İnsanların karşılaştığı karakter değişimini “hayatın izleri,” adı altında takip etmek istedik.
Bu amaçla “Emekli öğretmen” ile söyleşide bulunduk. Öğretmen gençleri, hayat izlerine göre analiz edilebilir olduğunu söyledi.
Bitkilerin çimlenme, çiçeklenme ve meyve verme gibi geçirdiği evrelere benzerini insanlar da geçirirler. Bu evreler meyvenin olgunlaşmasıyla sonuçlanır.
Emekli öğretmene, her zaman olgunlaşmayla sonuçlanmama ne demektir? Diye soruldu.

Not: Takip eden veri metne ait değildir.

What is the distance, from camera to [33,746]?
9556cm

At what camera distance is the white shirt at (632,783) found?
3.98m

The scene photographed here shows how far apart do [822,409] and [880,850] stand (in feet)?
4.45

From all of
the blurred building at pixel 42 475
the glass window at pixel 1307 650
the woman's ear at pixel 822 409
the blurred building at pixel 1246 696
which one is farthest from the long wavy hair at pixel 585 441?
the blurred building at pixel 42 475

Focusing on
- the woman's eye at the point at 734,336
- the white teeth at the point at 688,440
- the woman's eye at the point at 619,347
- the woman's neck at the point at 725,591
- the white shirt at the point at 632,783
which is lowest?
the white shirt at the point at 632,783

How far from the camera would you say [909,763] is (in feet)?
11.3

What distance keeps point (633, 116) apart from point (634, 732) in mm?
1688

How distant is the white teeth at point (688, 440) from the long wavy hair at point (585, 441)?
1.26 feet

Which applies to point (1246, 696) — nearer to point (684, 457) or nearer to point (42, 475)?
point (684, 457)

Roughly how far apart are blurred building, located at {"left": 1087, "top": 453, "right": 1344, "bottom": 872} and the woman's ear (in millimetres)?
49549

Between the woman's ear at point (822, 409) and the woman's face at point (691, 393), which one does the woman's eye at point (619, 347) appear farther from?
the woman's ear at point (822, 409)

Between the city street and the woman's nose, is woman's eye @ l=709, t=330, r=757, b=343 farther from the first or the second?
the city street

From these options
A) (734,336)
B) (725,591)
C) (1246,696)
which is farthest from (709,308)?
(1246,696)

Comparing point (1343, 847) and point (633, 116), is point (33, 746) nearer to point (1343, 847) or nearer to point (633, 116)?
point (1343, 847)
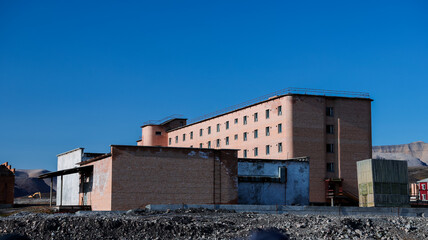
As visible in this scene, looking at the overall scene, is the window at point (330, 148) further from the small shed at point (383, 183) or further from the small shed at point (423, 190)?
the small shed at point (383, 183)

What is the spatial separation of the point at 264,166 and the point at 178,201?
8337 mm

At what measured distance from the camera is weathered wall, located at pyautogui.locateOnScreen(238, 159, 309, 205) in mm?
41472

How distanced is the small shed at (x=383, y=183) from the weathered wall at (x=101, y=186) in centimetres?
1869

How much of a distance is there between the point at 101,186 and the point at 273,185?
1308 cm

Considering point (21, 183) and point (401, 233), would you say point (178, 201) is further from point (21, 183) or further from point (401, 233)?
point (21, 183)

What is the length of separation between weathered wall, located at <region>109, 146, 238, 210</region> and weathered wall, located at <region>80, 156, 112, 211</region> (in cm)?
59

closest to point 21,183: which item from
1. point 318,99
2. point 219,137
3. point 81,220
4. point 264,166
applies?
point 219,137

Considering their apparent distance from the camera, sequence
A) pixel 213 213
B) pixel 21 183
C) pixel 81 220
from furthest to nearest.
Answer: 1. pixel 21 183
2. pixel 213 213
3. pixel 81 220

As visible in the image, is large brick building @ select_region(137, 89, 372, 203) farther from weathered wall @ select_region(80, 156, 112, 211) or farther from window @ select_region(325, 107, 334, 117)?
weathered wall @ select_region(80, 156, 112, 211)

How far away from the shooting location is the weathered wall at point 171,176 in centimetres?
3719

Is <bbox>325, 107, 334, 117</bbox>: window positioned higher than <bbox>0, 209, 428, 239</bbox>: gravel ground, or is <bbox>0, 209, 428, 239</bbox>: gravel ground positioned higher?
<bbox>325, 107, 334, 117</bbox>: window

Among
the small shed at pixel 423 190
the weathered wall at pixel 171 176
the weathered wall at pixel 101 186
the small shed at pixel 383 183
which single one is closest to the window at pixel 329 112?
the small shed at pixel 423 190

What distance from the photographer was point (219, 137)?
7288 cm

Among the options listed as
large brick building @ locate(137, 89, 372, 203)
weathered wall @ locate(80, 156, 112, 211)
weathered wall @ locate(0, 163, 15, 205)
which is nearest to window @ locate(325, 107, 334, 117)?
large brick building @ locate(137, 89, 372, 203)
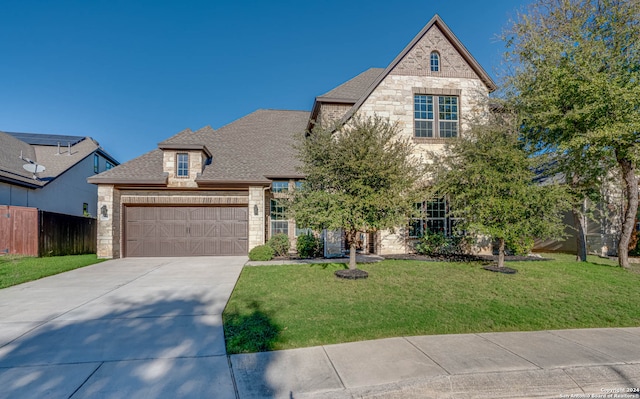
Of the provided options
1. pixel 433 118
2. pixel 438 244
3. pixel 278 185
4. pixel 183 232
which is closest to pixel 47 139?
pixel 183 232

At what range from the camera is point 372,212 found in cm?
807

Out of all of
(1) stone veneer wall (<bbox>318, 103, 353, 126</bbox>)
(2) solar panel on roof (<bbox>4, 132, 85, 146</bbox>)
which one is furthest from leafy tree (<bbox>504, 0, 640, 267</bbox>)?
(2) solar panel on roof (<bbox>4, 132, 85, 146</bbox>)

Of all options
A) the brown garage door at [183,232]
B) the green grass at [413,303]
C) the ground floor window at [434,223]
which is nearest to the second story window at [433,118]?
the ground floor window at [434,223]

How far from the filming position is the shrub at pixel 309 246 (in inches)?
500

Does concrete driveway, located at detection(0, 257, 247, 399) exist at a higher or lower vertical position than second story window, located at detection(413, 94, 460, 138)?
lower

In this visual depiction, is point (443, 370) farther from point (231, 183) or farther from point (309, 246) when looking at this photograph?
point (231, 183)

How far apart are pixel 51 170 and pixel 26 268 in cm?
1226

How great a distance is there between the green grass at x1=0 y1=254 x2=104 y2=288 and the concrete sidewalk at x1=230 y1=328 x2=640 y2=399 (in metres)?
8.26

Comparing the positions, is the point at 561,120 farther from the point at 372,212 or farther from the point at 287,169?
the point at 287,169

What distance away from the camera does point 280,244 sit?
1280 centimetres

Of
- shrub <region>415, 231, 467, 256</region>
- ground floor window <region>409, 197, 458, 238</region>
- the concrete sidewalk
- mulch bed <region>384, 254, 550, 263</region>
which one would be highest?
ground floor window <region>409, 197, 458, 238</region>

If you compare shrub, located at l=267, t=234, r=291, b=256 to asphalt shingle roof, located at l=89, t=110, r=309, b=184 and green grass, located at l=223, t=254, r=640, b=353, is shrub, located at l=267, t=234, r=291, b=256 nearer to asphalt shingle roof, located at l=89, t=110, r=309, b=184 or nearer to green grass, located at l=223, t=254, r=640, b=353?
asphalt shingle roof, located at l=89, t=110, r=309, b=184

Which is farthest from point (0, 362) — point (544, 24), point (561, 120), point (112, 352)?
point (544, 24)

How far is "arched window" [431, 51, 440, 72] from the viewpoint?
528 inches
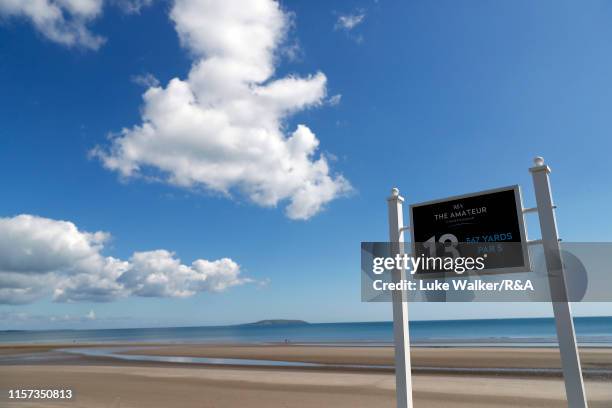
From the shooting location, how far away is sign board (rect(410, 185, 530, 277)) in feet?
20.7

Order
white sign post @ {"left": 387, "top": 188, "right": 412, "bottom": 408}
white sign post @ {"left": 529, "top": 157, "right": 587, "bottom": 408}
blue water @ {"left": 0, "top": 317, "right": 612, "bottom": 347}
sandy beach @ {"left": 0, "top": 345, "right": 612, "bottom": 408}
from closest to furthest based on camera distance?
white sign post @ {"left": 529, "top": 157, "right": 587, "bottom": 408} → white sign post @ {"left": 387, "top": 188, "right": 412, "bottom": 408} → sandy beach @ {"left": 0, "top": 345, "right": 612, "bottom": 408} → blue water @ {"left": 0, "top": 317, "right": 612, "bottom": 347}

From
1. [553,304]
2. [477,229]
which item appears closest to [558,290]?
[553,304]

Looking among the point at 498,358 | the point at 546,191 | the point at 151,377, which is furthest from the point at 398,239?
the point at 498,358

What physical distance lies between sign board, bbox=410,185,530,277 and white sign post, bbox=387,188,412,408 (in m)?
0.29

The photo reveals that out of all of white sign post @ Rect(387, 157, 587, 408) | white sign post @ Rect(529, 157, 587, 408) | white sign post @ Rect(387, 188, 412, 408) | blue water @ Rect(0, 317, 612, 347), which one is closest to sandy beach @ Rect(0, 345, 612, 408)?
white sign post @ Rect(387, 188, 412, 408)

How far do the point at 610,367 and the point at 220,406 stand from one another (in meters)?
19.3

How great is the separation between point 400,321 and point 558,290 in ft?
8.41

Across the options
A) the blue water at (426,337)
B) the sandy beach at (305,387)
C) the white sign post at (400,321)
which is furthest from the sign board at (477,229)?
the blue water at (426,337)

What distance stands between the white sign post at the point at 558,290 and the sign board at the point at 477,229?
0.34 m

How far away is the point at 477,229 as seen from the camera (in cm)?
670

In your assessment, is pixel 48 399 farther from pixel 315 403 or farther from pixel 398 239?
pixel 398 239

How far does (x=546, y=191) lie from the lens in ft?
19.9

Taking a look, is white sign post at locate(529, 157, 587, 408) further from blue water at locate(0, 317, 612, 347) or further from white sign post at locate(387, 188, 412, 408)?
blue water at locate(0, 317, 612, 347)

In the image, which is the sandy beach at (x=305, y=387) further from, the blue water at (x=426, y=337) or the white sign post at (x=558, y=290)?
the blue water at (x=426, y=337)
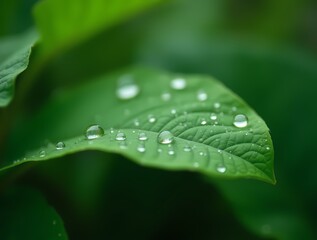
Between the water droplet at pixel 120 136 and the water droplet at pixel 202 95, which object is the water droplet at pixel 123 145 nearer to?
the water droplet at pixel 120 136

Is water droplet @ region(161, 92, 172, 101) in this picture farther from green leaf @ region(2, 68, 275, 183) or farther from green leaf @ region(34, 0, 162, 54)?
green leaf @ region(34, 0, 162, 54)

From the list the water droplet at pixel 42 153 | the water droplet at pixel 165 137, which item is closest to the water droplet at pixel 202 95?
the water droplet at pixel 165 137

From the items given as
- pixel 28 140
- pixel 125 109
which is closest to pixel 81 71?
pixel 28 140

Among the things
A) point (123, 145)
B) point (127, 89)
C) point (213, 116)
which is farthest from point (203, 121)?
point (127, 89)

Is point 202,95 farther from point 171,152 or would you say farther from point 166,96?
point 171,152

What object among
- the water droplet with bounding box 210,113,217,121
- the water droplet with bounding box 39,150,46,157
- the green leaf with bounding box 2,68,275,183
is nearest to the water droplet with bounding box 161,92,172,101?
the green leaf with bounding box 2,68,275,183

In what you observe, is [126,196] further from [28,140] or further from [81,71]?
[81,71]
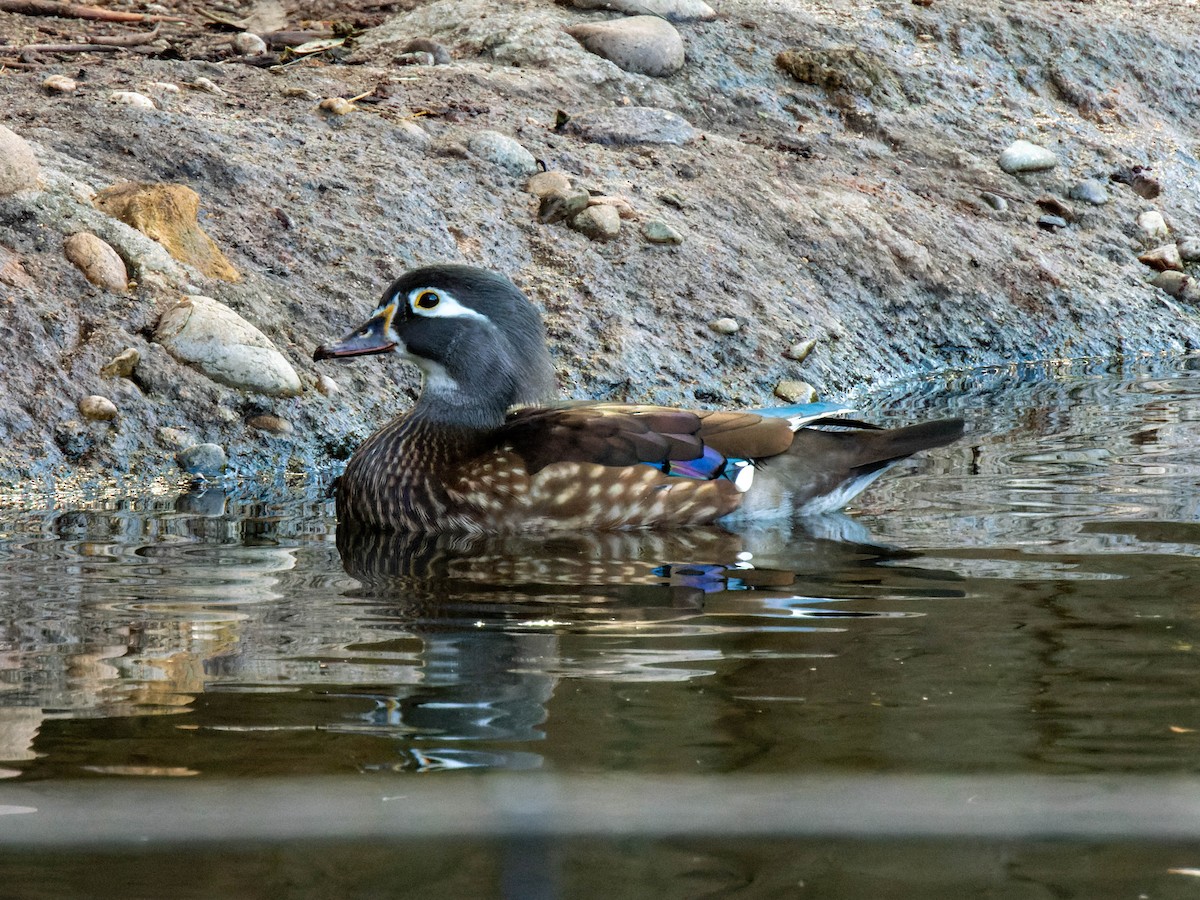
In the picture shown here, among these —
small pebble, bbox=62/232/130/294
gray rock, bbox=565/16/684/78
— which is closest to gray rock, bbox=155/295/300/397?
small pebble, bbox=62/232/130/294

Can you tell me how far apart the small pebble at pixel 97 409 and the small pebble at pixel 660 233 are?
3.53 m

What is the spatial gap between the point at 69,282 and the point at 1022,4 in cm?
875

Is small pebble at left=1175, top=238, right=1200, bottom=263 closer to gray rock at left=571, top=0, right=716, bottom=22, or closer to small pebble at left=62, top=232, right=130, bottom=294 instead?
gray rock at left=571, top=0, right=716, bottom=22

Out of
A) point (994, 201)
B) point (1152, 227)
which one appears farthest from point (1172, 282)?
point (994, 201)

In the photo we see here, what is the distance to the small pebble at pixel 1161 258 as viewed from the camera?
11.2m

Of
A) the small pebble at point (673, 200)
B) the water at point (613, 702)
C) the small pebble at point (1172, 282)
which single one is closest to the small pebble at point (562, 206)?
the small pebble at point (673, 200)

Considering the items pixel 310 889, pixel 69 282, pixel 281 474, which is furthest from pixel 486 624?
pixel 69 282

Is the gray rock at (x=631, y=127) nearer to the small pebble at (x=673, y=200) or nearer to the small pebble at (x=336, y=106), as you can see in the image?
the small pebble at (x=673, y=200)

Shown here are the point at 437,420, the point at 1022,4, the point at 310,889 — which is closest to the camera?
the point at 310,889

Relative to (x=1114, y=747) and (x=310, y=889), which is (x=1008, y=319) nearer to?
(x=1114, y=747)

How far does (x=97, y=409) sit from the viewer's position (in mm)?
6793

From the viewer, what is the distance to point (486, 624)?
421 centimetres

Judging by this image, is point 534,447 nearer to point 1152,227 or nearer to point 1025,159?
point 1025,159

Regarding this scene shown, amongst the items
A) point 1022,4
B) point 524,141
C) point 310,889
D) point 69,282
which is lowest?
point 310,889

Öğretmen bazı gençler çimlenme, bazıları da çiçeklenme veya meyve verme gibi evrelerde kalırlar. Yani gençlerden bazıları çiçeklenme ve meyve verme gibi evrelerle ilgili özelliklere ulaşamazlar. İstenmeyen karakterleri taşıyanlar, olgunlaşıp tatlı ve sulu meyve olgunluğunu gösteremezler. Gençlik özelliklerini yıllara rağmen yaşlılığa da aktarmış olsalar da bir türlü olgunlaşma devresini gösteremezler. Bunlar aşırı yıpranmış, çevresel uyarılarda kalmış gençler gibidirler.
“Gençliğinde iyi niyetli olmayanlar, yaşlılıkta da kimsenin gözüne üflemeyecektir.” Gençliğindeki haytalığı ve fesatlığını yaşlılığında da sürdürecektir. Böyle gençler çiçek bile açmazlar ki, birine kokusu ve güzelliği fayda sağlar, diye. Böyle bir gençte hayatın izleri büyük lekeler olarak varlığını devam ettirir.
Bu defa emekli öğretmene gençlerde hayatın izlerinin olumlu yöne değişimine örnek verir misiniz? Diye soruldu.
Öğretmen, karanlık dehlizinde insan yüzüne bakamayacak karakterleri sürdüren ve kendini tanıma zahmetinde bulunmayan, kişiliksiz gençlerle de karşılaştım. Bu gençlerde yaş ilerledikçe beden ve ruh çökmüş, insanlıktan nasibini almamış karakterleri değişmemiştir. Bunlarda yaşının verdiği güçsüzlük, tüm yönleriyle belirgindi. Fakat hala kötülüğün peşindeydiler. Bunlar da zamanında çiçek bile açmamıştı.
Gençlerde değişim yeni karakterlerle görünür hale geldiği hiçbir şekilde olmuyor mu?
Emekli öğretmen gençliğin beden ve ruh özelliklerini göstermeyen, yaşlanmış kişiler de aramızda yer alıyor, kendini tanıyor. Başka yaşlılardan da etkilenmiş ve tahmin edilmeyecek kadar, değişik kabiliyetleri ortaya koyuyorlar. Bu kişilerde ise meyve olgunlaşmış, tatlı ve sulu hale gelmiş olabiliyor.
Yaşı ilerlediği halde beklenen olgunluğu gösteremeyenlerle de karşılaşılır. İnsanların bu durumda olması normaldir. Yosunlar ve likenler gibi değişmeden kalabilirler.